Your goal: Collect every line in the rows below that contains the word "person", and copy each of those lines in full.

○ ○ ○ ○

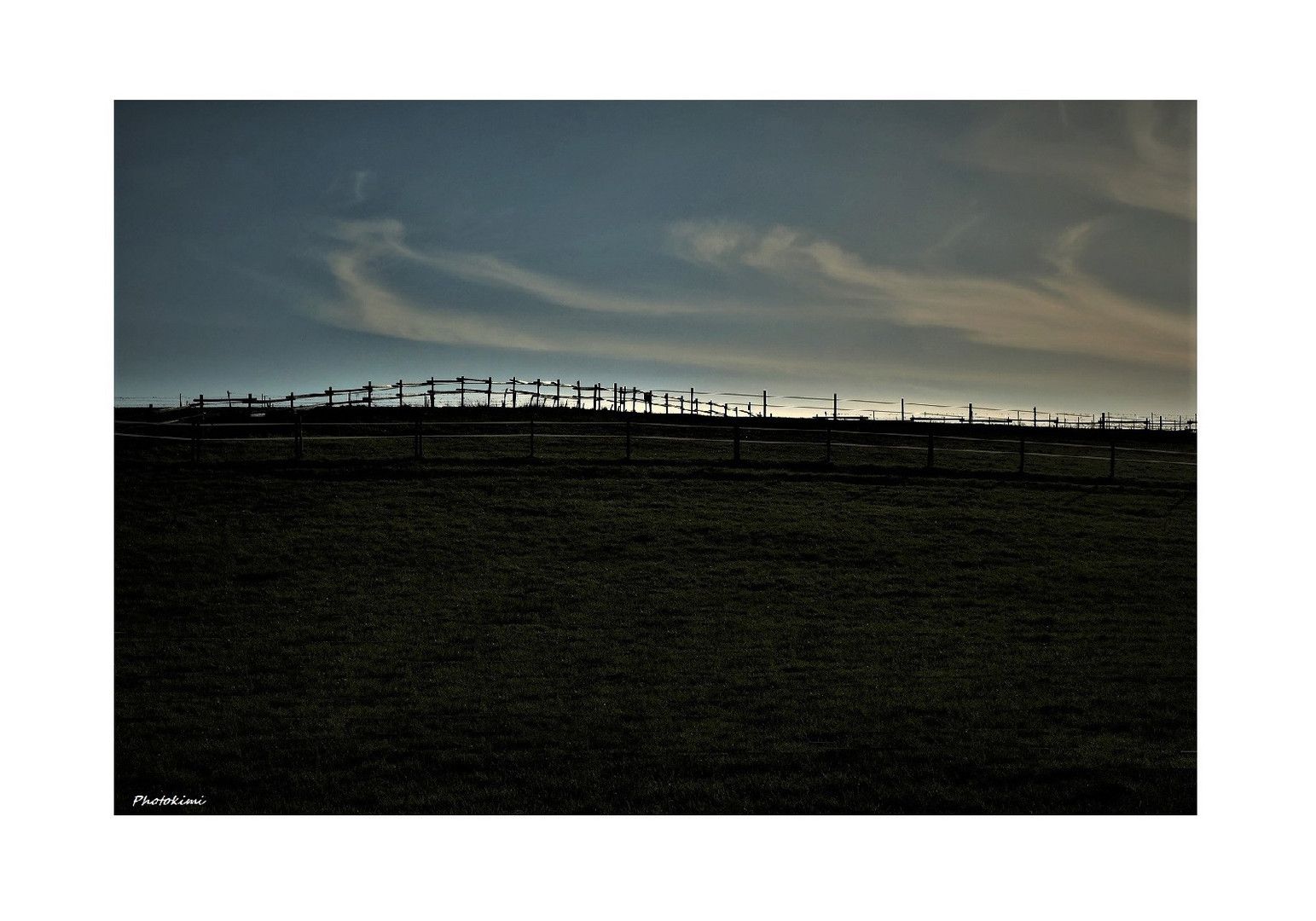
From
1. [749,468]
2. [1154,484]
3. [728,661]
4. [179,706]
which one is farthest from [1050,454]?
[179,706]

○ ○ ○ ○

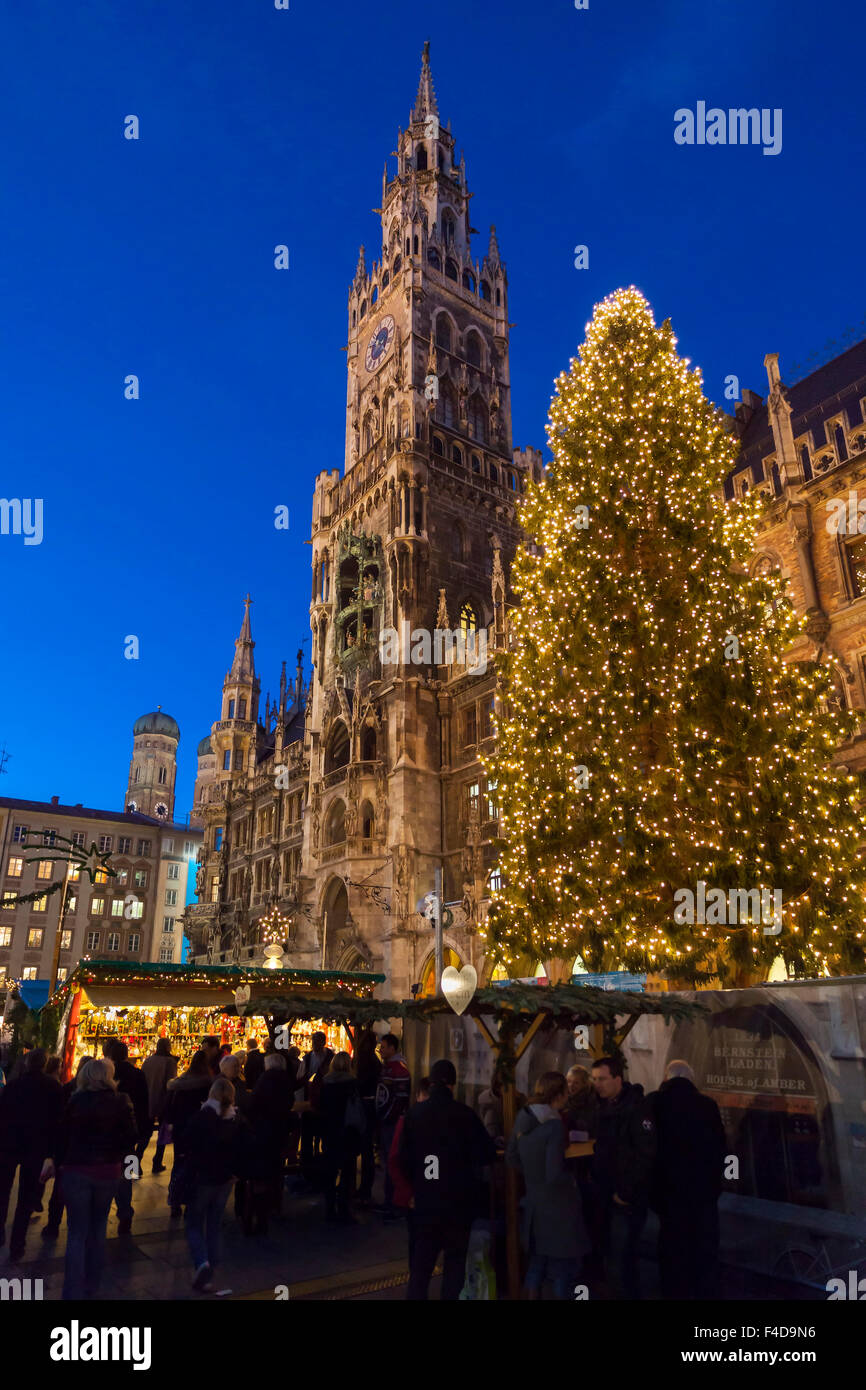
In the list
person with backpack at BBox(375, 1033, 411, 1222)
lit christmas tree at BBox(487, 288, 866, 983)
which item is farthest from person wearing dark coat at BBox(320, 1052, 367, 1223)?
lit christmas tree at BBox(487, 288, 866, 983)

○ ○ ○ ○

The completed task:
person with backpack at BBox(375, 1033, 411, 1222)
which item is farthest from person wearing dark coat at BBox(320, 1052, 367, 1223)?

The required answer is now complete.